* _Task details_: Search the listing below for the word "Size" and return each line that contains it.

%%

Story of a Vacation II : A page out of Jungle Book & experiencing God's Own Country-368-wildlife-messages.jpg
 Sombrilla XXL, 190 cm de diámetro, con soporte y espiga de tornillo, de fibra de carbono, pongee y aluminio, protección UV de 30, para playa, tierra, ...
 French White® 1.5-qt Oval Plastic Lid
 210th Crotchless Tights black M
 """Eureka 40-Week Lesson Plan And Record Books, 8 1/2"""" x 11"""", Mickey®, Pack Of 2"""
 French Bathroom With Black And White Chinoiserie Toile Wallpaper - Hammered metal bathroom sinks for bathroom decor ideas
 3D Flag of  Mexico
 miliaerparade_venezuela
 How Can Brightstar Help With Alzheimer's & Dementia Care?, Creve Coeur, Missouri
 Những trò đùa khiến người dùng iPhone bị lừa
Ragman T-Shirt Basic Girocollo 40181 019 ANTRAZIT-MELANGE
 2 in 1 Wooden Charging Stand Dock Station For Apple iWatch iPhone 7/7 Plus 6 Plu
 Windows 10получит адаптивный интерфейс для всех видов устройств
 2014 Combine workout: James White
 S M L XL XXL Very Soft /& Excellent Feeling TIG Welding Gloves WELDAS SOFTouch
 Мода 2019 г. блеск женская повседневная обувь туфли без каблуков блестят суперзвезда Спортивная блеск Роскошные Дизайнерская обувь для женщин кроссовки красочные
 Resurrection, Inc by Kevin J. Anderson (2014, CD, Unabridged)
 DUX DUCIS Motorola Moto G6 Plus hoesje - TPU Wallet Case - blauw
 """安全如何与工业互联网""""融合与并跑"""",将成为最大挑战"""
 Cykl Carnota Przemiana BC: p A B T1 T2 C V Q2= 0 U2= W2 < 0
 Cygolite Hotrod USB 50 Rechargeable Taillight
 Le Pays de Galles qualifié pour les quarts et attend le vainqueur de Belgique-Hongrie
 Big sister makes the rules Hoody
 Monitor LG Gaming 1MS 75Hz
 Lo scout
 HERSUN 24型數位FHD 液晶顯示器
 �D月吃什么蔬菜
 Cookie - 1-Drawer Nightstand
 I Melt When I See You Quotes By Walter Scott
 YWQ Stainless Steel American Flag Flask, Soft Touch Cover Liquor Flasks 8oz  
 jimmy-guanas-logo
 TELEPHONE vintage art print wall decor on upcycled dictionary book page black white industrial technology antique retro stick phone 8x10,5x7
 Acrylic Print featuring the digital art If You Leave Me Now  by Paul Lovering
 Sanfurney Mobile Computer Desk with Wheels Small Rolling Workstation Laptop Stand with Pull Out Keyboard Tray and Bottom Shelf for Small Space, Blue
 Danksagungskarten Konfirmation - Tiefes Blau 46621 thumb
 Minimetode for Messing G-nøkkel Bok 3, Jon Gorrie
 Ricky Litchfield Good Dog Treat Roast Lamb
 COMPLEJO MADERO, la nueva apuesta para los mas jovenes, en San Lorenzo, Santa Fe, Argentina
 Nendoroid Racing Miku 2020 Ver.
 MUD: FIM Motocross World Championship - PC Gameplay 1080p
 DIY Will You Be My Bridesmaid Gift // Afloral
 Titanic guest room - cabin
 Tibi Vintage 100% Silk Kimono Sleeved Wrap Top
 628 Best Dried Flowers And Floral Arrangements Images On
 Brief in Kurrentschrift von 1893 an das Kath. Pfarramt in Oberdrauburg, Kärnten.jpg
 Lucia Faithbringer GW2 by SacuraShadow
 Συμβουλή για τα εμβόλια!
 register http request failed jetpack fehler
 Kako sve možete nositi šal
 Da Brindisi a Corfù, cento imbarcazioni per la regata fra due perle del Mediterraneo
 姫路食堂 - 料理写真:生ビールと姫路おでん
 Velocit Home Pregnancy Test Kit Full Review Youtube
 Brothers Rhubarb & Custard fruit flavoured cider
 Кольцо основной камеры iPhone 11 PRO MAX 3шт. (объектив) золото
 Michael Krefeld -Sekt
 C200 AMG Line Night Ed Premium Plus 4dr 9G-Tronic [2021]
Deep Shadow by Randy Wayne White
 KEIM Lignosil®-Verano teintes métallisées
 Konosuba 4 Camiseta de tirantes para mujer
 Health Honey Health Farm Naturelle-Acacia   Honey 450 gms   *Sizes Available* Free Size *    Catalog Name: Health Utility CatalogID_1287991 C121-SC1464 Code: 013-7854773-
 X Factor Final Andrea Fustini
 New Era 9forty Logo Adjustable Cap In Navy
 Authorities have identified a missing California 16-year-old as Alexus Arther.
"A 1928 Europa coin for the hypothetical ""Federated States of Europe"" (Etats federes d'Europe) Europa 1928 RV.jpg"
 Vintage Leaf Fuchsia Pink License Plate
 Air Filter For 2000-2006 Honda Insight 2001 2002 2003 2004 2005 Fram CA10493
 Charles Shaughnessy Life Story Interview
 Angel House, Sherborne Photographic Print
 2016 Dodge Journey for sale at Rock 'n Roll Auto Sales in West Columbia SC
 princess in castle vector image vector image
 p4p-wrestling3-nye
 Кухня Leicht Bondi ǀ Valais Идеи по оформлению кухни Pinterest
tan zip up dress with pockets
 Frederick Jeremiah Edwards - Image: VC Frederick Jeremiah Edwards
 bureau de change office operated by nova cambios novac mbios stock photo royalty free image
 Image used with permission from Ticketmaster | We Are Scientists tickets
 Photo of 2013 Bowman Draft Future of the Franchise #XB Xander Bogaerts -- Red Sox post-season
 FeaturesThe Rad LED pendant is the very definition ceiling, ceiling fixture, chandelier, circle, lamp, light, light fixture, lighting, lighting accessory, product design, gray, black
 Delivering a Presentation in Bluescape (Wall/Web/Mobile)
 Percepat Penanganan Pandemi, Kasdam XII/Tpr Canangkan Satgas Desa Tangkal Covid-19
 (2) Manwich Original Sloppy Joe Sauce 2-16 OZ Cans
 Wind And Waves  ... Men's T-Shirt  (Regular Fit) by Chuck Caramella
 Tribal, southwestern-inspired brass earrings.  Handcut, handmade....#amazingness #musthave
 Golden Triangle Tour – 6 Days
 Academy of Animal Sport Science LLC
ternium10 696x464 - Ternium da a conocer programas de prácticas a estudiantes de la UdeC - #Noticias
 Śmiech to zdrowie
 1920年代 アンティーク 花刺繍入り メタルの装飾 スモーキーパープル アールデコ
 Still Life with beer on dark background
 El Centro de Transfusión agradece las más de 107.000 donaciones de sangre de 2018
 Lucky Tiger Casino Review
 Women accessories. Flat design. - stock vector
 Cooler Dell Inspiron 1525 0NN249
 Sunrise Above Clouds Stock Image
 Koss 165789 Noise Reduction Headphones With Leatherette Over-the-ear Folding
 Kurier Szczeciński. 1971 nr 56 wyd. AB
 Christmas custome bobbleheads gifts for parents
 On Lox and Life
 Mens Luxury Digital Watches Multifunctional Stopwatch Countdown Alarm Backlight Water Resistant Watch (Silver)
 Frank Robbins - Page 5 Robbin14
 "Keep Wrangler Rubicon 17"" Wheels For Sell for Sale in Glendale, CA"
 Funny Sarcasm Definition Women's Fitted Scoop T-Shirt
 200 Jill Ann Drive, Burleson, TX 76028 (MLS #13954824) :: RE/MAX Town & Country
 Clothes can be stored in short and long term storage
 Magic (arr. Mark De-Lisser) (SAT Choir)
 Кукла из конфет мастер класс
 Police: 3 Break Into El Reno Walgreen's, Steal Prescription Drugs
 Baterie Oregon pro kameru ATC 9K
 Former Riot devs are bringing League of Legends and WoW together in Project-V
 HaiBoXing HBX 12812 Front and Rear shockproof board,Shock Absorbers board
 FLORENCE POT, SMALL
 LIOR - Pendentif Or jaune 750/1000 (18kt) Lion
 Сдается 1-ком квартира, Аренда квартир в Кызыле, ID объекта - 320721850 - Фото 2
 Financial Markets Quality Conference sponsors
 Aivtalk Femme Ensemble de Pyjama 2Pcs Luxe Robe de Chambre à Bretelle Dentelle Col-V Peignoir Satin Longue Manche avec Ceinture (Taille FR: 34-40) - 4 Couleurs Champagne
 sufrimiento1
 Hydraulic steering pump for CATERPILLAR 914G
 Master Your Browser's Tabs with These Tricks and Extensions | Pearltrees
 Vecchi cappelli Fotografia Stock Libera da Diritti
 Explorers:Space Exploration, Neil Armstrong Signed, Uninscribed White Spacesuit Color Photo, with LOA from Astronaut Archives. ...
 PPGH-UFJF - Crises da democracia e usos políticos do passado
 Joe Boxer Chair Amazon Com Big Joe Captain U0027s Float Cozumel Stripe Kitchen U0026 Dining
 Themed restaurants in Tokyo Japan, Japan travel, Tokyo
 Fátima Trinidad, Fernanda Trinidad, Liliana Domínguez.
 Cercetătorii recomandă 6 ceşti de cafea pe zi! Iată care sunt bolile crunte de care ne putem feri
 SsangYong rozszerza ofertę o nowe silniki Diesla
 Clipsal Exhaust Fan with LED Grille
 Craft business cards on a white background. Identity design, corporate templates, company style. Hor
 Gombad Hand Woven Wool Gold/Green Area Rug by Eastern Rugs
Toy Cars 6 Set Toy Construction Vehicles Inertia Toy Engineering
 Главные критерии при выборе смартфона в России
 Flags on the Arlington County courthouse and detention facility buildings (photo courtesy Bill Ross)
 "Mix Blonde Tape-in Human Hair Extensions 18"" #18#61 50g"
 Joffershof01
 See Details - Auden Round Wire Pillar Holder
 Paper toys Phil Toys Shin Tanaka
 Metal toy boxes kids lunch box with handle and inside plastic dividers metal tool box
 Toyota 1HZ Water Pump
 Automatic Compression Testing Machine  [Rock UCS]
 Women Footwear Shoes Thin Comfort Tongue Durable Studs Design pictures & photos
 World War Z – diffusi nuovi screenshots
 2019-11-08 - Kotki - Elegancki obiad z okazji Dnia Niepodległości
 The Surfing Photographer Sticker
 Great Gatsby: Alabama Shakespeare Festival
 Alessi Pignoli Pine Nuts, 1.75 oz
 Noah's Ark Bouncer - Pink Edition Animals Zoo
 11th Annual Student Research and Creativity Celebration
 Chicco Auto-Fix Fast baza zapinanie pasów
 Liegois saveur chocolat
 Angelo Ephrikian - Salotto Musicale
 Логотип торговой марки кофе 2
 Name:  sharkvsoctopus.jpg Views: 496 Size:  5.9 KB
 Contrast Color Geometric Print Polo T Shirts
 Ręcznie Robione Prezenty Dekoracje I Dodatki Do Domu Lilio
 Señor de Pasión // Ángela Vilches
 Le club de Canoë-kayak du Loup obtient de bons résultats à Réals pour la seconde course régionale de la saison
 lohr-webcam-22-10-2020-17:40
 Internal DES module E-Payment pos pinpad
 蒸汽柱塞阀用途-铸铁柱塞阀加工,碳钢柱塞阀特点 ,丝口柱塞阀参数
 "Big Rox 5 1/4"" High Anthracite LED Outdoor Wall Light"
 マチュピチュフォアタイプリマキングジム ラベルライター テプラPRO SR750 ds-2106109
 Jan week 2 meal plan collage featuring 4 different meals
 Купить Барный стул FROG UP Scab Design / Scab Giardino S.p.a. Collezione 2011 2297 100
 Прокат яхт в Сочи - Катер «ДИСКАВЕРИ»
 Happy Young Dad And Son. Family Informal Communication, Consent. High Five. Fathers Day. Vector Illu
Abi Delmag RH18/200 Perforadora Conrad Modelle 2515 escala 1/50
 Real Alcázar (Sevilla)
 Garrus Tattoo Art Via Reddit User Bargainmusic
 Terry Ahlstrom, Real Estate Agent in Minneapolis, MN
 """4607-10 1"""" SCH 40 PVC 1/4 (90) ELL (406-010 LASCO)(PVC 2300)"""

%%

* _Output_:
 Health Honey Health Farm Naturelle-Acacia   Honey 450 gms   *Sizes Available* Free Size *    Catalog Name: Health Utility CatalogID_1287991 C121-SC1464 Code: 013-7854773-
 Name:  sharkvsoctopus.jpg Views: 496 Size:  5.9 KB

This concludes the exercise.